Compute chi^2 that this track could be associated with arc.

Parameters:
  • arc (array_like, structure array) – must contain fields: time: future time (GPS) (float) rStation_GCRF: GCRF position of observer at future time (3, float) vStation_GCRF: GCRF velocity of observer at future time (3, float) ra: observed ra (float) pmra: observed proper motion in ra (float) dec: observed dec (float) pmdec: observed proper motion in dec (float) dra: uncertainty in ra (float) ddec: uncertainty in dec (float) dpmra: uncertainty in proper motion in ra (float) dpmdec uncertainty in proper motion in dec (float)

  • return_nwrap (bool) – if True, also return the standard deviation of the number of orbits the object could have made at the time of observation.

Returns:

  • chi2, nwrapsig

  • chi2 (float) – The chi-squared implied by associating this observation with this track.

  • nwrapsig (float) – if return_nwrap, the standard deviation of the number of orbits the object could have made at the time of observation

predict(arc0, return_sigma=False, return_nwrap=True)[source][source]

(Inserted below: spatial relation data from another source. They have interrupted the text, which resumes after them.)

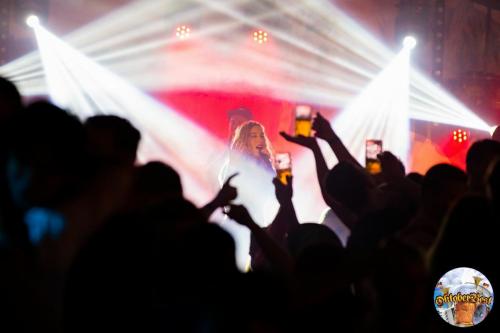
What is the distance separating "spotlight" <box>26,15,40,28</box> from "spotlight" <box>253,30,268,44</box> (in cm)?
280

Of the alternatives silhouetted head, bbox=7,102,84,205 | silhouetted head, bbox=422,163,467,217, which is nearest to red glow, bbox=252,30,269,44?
silhouetted head, bbox=422,163,467,217

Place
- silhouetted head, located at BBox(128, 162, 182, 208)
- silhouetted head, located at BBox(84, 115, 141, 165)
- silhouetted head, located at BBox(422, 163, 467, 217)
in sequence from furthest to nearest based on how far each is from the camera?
silhouetted head, located at BBox(422, 163, 467, 217)
silhouetted head, located at BBox(84, 115, 141, 165)
silhouetted head, located at BBox(128, 162, 182, 208)

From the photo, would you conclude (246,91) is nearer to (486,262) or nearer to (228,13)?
(228,13)

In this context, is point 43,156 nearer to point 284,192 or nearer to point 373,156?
point 284,192

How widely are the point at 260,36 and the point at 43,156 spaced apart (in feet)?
26.8

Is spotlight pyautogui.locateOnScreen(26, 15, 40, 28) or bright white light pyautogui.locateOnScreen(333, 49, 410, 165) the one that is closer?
spotlight pyautogui.locateOnScreen(26, 15, 40, 28)

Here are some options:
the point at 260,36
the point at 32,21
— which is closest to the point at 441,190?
the point at 32,21

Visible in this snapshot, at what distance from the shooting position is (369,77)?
9.87m

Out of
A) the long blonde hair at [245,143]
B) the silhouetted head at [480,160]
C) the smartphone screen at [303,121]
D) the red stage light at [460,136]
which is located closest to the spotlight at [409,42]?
the red stage light at [460,136]

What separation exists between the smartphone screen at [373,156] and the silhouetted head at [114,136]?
4.75 ft

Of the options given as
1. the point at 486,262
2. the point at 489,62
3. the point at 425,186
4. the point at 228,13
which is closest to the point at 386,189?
the point at 425,186

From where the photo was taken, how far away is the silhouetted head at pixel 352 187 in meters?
2.50

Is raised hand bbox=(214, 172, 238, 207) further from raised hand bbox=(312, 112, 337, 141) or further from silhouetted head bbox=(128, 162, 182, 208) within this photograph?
silhouetted head bbox=(128, 162, 182, 208)

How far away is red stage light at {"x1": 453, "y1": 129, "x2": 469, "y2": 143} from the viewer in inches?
366
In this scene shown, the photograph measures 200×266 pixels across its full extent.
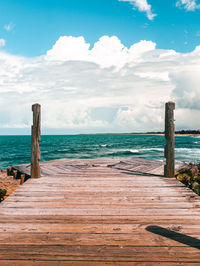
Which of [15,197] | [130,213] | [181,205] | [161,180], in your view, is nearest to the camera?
[130,213]

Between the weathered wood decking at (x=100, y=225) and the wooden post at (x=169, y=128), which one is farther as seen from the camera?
the wooden post at (x=169, y=128)

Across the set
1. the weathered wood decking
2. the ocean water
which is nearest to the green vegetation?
the weathered wood decking

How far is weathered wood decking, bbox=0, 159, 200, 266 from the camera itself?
2.63m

Predict the location and uncertainty of this object at future times.

Parameters:
  • arc0 (array_like, structure array) – must contain fields: time: future times (GPS) (float) rStation_GCRF: GCRF position of observer at future time (3, float) vStation_GCRF: GCRF velocity of observer at future time (3, float)

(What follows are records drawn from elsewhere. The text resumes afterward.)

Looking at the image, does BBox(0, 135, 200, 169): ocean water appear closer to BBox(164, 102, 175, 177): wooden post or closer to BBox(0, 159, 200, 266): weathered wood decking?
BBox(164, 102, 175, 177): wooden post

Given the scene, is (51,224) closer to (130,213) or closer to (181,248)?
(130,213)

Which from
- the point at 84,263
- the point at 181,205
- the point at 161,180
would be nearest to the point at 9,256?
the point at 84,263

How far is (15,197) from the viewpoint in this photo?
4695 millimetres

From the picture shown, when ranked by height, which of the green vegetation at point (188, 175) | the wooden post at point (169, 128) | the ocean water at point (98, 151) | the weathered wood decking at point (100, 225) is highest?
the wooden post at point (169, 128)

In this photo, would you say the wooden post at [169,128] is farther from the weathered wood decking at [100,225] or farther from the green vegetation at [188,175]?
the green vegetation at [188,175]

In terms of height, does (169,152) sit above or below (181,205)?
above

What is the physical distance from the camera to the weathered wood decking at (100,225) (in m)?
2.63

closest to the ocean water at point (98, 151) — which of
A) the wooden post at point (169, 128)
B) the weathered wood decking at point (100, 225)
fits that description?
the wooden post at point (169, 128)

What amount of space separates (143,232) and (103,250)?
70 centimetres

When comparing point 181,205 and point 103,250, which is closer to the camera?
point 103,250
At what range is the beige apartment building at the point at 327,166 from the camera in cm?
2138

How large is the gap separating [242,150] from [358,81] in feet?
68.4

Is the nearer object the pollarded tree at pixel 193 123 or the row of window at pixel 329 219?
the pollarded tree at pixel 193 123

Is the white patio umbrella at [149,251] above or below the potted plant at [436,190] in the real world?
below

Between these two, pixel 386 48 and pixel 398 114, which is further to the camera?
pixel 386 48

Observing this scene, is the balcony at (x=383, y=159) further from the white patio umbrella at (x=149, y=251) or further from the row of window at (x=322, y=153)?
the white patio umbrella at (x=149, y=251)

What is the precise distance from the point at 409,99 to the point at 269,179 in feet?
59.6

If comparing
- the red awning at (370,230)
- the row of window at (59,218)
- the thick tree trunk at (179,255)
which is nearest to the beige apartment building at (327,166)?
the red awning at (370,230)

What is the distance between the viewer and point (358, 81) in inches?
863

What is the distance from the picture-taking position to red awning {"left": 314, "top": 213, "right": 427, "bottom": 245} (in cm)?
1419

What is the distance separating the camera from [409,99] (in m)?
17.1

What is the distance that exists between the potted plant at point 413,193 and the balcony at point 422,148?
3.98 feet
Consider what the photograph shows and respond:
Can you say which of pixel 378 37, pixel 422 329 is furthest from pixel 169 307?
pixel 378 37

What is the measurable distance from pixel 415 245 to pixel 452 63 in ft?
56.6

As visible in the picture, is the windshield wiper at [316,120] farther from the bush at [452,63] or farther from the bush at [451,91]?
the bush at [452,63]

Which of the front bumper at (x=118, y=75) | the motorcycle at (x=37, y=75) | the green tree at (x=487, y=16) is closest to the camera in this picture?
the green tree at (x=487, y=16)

  • return_sigma (bool) – if True, also return the sigma points used to compute the future covariance

  • return_nwrap (bool) – if True, also return the number of orbital wrappings of the sigma points.

Returns:

  • mean, covar, fsigma

  • mean (array_like (4, n)) – ra, dec, dra/dt*cos(dec), ddec/dt at future times (rad, rad/s)

  • covar (array_like (4, 4, n)) – covariance of mean parameters at future times

  • fsigma (array_like (4, 13, n)) – 13 sigma points used to compute covar fsigma[:, 0, :] is identical to mean.

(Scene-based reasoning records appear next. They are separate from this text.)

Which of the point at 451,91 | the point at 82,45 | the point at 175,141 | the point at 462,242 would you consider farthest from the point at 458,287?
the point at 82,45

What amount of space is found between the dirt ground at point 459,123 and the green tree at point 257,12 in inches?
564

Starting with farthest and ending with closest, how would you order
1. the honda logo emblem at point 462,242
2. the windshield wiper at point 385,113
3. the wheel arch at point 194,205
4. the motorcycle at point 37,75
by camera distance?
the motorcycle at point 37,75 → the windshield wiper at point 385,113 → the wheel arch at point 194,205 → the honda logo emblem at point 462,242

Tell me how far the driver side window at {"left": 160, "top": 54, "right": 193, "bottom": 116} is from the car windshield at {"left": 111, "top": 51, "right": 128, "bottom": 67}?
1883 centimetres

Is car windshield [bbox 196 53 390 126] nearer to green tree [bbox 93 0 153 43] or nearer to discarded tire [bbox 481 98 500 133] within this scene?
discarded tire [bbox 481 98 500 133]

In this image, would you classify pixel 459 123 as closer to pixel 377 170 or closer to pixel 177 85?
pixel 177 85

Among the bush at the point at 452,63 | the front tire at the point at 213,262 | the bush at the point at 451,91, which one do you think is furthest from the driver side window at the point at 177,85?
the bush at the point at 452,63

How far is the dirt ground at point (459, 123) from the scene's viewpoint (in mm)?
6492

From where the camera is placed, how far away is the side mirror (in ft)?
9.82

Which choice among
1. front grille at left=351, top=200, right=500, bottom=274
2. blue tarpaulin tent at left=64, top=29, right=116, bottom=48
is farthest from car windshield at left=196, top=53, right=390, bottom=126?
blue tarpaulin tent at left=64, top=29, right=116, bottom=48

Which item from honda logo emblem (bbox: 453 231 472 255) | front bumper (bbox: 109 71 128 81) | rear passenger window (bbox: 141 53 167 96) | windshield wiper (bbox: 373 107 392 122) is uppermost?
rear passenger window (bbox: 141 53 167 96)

propagaterdz(param, arc0=None, return_nwrap=False)[source][source]

Propagate param to times and locations specified in arc0.

Parameters:
  • param (array_like) – parameters corresponding to self.mode for orbit to propagate

  • arc0 (arary_like, must contain observation fields) – array containing fields specifying times and observer locations to which track fit should be propagated.

  • return_nwrap (bool) – if True, additionally return nwrap

Returns:

  • array([rr, pmrr, dd, pmdd, nwrap])

  • rr (ra at future times, radians)

  • dd (dec at future times, radians)

  • pmrr (proper motion in ra at future times, rad / s)

  • pmdd (proper motion in dec at future times, rad / s)

  • nwrap (number of orbits completed. Only provided if return_nwrap) – is True.

update(time, rStation=None, vStation=None)[source][source]

Shift this track to a new time.

Only implemented for numerical propagators where time-shifting can provide a big speed up.